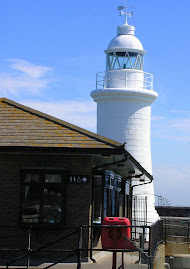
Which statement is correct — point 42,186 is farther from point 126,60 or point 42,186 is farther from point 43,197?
point 126,60

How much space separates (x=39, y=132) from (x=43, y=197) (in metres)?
1.79

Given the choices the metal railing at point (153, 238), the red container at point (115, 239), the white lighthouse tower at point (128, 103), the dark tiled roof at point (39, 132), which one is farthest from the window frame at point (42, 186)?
the white lighthouse tower at point (128, 103)

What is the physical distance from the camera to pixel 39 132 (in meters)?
17.2

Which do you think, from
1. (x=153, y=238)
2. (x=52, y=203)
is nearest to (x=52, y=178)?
(x=52, y=203)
════════════════════
_Aim_.
Output every line of the rows above as a JSON list of strings, one string per line, with blank lines skipped and the pictures left out.

_Response to the task_.
[
  "Which statement is correct — point 42,186 is farther from point 126,60 or point 42,186 is farther from point 43,197?",
  "point 126,60",
  "How much space separates (x=39, y=132) from (x=43, y=197) (in metres)?",
  "1.79",
  "Given the choices the metal railing at point (153, 238), the red container at point (115, 239), the white lighthouse tower at point (128, 103), the dark tiled roof at point (39, 132), which one is farthest from the window frame at point (42, 186)?",
  "the white lighthouse tower at point (128, 103)",
  "What is the physical distance from the camera to pixel 39 132 (in meters)?",
  "17.2",
  "Which do you think, from",
  "1. (x=153, y=238)",
  "2. (x=52, y=203)",
  "is nearest to (x=52, y=178)?",
  "(x=52, y=203)"
]